> TASK TO COMPLETE
Copy out every line of the material below exactly as it appears, changing nothing.

> INFORMATION GIVEN

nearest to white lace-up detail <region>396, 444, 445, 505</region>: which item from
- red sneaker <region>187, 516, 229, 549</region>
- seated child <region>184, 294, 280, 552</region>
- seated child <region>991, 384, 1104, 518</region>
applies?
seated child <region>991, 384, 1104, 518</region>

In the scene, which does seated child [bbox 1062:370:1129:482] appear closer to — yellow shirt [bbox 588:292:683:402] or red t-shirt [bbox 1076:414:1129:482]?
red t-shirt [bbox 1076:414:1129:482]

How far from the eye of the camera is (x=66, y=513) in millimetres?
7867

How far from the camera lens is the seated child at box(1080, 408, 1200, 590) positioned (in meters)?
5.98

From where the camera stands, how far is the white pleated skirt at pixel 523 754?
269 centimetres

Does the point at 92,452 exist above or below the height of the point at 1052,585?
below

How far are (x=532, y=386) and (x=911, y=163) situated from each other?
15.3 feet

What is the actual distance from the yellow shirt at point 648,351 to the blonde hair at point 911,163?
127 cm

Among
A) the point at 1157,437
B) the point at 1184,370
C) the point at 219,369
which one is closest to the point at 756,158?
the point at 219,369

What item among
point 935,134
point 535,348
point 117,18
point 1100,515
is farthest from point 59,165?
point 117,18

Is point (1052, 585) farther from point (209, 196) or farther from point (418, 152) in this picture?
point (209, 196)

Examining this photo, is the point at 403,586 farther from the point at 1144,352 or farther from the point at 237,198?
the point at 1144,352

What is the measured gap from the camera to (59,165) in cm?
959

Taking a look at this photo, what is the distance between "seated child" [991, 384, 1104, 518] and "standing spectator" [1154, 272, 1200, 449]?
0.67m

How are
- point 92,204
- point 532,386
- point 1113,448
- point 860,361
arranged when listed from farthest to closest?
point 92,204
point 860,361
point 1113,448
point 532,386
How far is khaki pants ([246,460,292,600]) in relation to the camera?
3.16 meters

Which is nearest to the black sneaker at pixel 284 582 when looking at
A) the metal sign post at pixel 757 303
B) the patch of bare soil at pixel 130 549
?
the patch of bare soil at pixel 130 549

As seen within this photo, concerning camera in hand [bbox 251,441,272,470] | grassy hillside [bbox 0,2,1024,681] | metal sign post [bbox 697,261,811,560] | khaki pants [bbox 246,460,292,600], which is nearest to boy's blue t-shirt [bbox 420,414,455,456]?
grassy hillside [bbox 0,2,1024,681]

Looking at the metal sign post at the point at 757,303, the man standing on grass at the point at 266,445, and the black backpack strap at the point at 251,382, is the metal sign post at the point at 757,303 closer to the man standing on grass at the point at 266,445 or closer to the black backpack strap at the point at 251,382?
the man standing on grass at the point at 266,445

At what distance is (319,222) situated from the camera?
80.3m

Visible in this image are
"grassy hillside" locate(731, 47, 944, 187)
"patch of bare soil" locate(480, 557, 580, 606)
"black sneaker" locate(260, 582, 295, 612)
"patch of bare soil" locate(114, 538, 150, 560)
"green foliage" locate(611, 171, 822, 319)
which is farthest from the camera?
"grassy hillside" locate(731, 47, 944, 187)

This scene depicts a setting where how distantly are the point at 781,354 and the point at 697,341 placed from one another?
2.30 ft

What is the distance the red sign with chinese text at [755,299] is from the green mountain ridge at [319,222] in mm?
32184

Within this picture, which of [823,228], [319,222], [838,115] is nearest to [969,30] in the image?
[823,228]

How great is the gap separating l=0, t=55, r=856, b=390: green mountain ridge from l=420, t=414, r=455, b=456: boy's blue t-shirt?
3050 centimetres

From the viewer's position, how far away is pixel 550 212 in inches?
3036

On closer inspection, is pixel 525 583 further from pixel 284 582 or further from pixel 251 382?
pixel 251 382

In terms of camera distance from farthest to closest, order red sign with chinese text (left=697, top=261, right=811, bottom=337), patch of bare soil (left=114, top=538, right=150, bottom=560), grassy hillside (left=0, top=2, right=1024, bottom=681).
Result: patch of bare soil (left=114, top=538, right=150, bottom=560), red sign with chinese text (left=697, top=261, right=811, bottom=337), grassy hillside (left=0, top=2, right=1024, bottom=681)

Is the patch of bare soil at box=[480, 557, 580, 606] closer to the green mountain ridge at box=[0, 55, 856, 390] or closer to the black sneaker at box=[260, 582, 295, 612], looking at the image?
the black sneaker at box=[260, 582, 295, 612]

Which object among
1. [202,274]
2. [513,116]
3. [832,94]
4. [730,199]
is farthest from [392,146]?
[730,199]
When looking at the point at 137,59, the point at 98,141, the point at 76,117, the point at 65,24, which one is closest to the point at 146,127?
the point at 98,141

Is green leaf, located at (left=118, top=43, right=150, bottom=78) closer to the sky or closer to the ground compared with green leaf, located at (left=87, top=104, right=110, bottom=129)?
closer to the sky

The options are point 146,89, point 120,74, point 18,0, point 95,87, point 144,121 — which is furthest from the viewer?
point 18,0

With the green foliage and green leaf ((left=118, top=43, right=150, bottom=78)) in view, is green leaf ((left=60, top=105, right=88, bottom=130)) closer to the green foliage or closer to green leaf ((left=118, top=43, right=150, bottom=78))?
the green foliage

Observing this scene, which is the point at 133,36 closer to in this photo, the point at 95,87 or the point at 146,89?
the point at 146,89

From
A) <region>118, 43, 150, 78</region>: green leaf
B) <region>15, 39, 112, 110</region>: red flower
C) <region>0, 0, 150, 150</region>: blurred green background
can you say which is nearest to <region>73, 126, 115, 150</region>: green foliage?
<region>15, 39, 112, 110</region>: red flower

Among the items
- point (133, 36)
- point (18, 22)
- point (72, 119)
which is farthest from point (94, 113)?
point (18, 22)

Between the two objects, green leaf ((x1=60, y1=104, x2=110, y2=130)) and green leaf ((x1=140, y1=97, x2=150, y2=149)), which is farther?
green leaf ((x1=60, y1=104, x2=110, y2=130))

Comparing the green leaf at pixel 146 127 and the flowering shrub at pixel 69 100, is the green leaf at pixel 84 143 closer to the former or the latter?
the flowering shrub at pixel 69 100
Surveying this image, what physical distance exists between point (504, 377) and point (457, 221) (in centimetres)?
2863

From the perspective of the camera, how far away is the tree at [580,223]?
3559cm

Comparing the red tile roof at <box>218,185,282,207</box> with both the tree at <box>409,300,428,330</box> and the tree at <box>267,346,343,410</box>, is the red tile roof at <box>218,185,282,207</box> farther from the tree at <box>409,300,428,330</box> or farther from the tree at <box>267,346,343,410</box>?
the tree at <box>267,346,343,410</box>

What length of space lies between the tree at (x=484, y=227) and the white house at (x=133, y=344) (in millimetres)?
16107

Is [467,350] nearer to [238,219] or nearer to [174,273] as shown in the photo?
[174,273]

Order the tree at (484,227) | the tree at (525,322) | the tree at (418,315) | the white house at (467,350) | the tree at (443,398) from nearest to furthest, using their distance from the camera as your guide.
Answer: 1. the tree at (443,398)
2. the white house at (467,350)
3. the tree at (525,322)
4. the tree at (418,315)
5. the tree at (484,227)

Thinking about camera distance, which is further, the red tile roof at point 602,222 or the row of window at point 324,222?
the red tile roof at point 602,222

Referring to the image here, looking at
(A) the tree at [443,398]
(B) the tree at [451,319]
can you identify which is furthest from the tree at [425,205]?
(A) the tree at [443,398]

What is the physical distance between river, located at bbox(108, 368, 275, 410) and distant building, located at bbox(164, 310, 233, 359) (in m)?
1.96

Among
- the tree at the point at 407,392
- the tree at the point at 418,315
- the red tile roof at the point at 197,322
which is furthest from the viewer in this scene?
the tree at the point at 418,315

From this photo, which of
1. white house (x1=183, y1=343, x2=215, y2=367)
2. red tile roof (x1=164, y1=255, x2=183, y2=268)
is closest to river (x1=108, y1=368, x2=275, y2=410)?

> FULL SOLUTION
nearest to white lace-up detail <region>396, 444, 445, 505</region>: which item from
- red sneaker <region>187, 516, 229, 549</region>
- seated child <region>184, 294, 280, 552</region>
- seated child <region>991, 384, 1104, 518</region>
applies?
seated child <region>991, 384, 1104, 518</region>

In the scene, which does seated child [bbox 1062:370:1129:482] appear closer to — yellow shirt [bbox 588:292:683:402] or red t-shirt [bbox 1076:414:1129:482]?
red t-shirt [bbox 1076:414:1129:482]

How far from the eye of the camera is (x=66, y=513) in millimetres?
7867

How far from the camera lens is the seated child at box(1080, 408, 1200, 590) positioned (in meters)?
5.98

From where the camera stands, how far is the white pleated skirt at pixel 523 754?
269 centimetres

Does the point at 92,452 exist above or below the height of the point at 1052,585?
below

How far are (x=532, y=386) and (x=911, y=163) situated from each other?
15.3 feet

What is the actual distance from the yellow shirt at point 648,351 to the blonde hair at point 911,163?
127 cm

Among
A) the point at 1157,437
B) the point at 1184,370
C) the point at 219,369
which one is closest to the point at 756,158?
the point at 219,369

What item among
point 935,134
point 535,348
point 117,18
point 1100,515
is farthest from point 59,165?
point 117,18

Is point (1052, 585) farther from point (209, 196) or farther from point (418, 152) in this picture?
point (209, 196)

Examining this photo, is the point at 403,586 farther from the point at 1144,352 or farther from the point at 237,198?
the point at 1144,352

What is the measured gap from the camera to (59,165) in cm?
959

Taking a look at this photo, what is the distance between "seated child" [991, 384, 1104, 518] and "standing spectator" [1154, 272, 1200, 449]?
0.67m

How are
- point 92,204
- point 532,386
- point 1113,448
- point 860,361
arranged when listed from farthest to closest?
point 92,204
point 860,361
point 1113,448
point 532,386
How far is khaki pants ([246,460,292,600]) in relation to the camera?
3.16 meters

Which is nearest to the black sneaker at pixel 284 582 when looking at
A) the metal sign post at pixel 757 303
B) the patch of bare soil at pixel 130 549
?
the patch of bare soil at pixel 130 549

As seen within this photo, concerning camera in hand [bbox 251,441,272,470] | grassy hillside [bbox 0,2,1024,681] | metal sign post [bbox 697,261,811,560] | khaki pants [bbox 246,460,292,600], which is nearest to boy's blue t-shirt [bbox 420,414,455,456]?
grassy hillside [bbox 0,2,1024,681]

Looking at the metal sign post at the point at 757,303, the man standing on grass at the point at 266,445, and the black backpack strap at the point at 251,382, is the metal sign post at the point at 757,303 closer to the man standing on grass at the point at 266,445 or closer to the black backpack strap at the point at 251,382?
the man standing on grass at the point at 266,445

At what distance is (319,222) situated from the camera?
80.3m

Visible in this image are
"grassy hillside" locate(731, 47, 944, 187)
"patch of bare soil" locate(480, 557, 580, 606)
"black sneaker" locate(260, 582, 295, 612)
"patch of bare soil" locate(114, 538, 150, 560)
"green foliage" locate(611, 171, 822, 319)
which is farthest from the camera?
"grassy hillside" locate(731, 47, 944, 187)

This scene depicts a setting where how distantly are the point at 781,354 and the point at 697,341 placed from one another?
2.30 ft

What is the distance the red sign with chinese text at [755,299] is from the green mountain ridge at [319,222] in mm?
32184

Within this picture, which of [823,228], [319,222], [838,115] is nearest to [969,30] in the image?
[823,228]

How great is the gap separating l=0, t=55, r=856, b=390: green mountain ridge from l=420, t=414, r=455, b=456: boy's blue t-shirt?
3050 centimetres

From the viewer's position, how far away is pixel 550 212 in inches?
3036

On closer inspection, is pixel 525 583 further from pixel 284 582 or further from pixel 251 382?
pixel 251 382

In terms of camera distance from farthest to closest, order red sign with chinese text (left=697, top=261, right=811, bottom=337), patch of bare soil (left=114, top=538, right=150, bottom=560), grassy hillside (left=0, top=2, right=1024, bottom=681).
Result: patch of bare soil (left=114, top=538, right=150, bottom=560), red sign with chinese text (left=697, top=261, right=811, bottom=337), grassy hillside (left=0, top=2, right=1024, bottom=681)

Is the patch of bare soil at box=[480, 557, 580, 606] closer to the green mountain ridge at box=[0, 55, 856, 390] or closer to the black sneaker at box=[260, 582, 295, 612], looking at the image?
the black sneaker at box=[260, 582, 295, 612]

Which object among
1. [202,274]
2. [513,116]
3. [832,94]
4. [730,199]
is farthest from [392,146]?
[730,199]
When looking at the point at 137,59, the point at 98,141, the point at 76,117, the point at 65,24, which one is closest to the point at 146,127?
the point at 98,141

Is green leaf, located at (left=118, top=43, right=150, bottom=78) closer to the sky or closer to the ground compared with green leaf, located at (left=87, top=104, right=110, bottom=129)?
closer to the sky

The options are point 146,89, point 120,74, point 18,0, point 95,87, point 144,121 — which is furthest from the viewer?
point 18,0

With the green foliage and green leaf ((left=118, top=43, right=150, bottom=78)) in view, is green leaf ((left=60, top=105, right=88, bottom=130)) closer to the green foliage or closer to green leaf ((left=118, top=43, right=150, bottom=78))?
the green foliage

Observing this scene, which is the point at 133,36 closer to in this photo, the point at 95,87 or the point at 146,89?
the point at 146,89

From
A) <region>118, 43, 150, 78</region>: green leaf
B) <region>15, 39, 112, 110</region>: red flower
C) <region>0, 0, 150, 150</region>: blurred green background
can you say which is nearest to <region>73, 126, 115, 150</region>: green foliage?
<region>15, 39, 112, 110</region>: red flower

Among the items
- point (133, 36)
- point (18, 22)
- point (72, 119)
which is farthest from point (94, 113)?
point (18, 22)

Between the two objects, green leaf ((x1=60, y1=104, x2=110, y2=130)) and green leaf ((x1=140, y1=97, x2=150, y2=149)), which is farther?
green leaf ((x1=60, y1=104, x2=110, y2=130))

Comparing the green leaf at pixel 146 127 and the flowering shrub at pixel 69 100, is the green leaf at pixel 84 143 closer to the former or the latter?
the flowering shrub at pixel 69 100
Surveying this image, what physical distance exists between point (504, 377) and point (457, 221) (in centimetres)?
2863

From the perspective of the camera, how far away is the tree at [580,223]?
3559cm

Comparing the red tile roof at <box>218,185,282,207</box> with both the tree at <box>409,300,428,330</box> and the tree at <box>267,346,343,410</box>, is the red tile roof at <box>218,185,282,207</box> farther from the tree at <box>409,300,428,330</box> or farther from the tree at <box>267,346,343,410</box>?
the tree at <box>267,346,343,410</box>

What length of space lies between the tree at (x=484, y=227) and the white house at (x=133, y=344) (in millimetres)?
16107

Is [467,350] nearer to [238,219] or nearer to [174,273] as shown in the photo?
[174,273]

Order the tree at (484,227) | the tree at (525,322) | the tree at (418,315) | the white house at (467,350) | the tree at (443,398) from nearest to furthest, using their distance from the camera as your guide.
Answer: 1. the tree at (443,398)
2. the white house at (467,350)
3. the tree at (525,322)
4. the tree at (418,315)
5. the tree at (484,227)

Thinking about camera distance, which is further, the red tile roof at point 602,222 or the row of window at point 324,222?
the red tile roof at point 602,222

Referring to the image here, looking at
(A) the tree at [443,398]
(B) the tree at [451,319]
can you identify which is furthest from the tree at [425,205]?
(A) the tree at [443,398]

What is the physical distance between river, located at bbox(108, 368, 275, 410) and distant building, located at bbox(164, 310, 233, 359) (in m)?
1.96

Among
- the tree at the point at 407,392
- the tree at the point at 418,315
- the red tile roof at the point at 197,322
which is furthest from the viewer in this scene?
the tree at the point at 418,315

From this photo, which of
1. white house (x1=183, y1=343, x2=215, y2=367)
2. red tile roof (x1=164, y1=255, x2=183, y2=268)
is closest to river (x1=108, y1=368, x2=275, y2=410)?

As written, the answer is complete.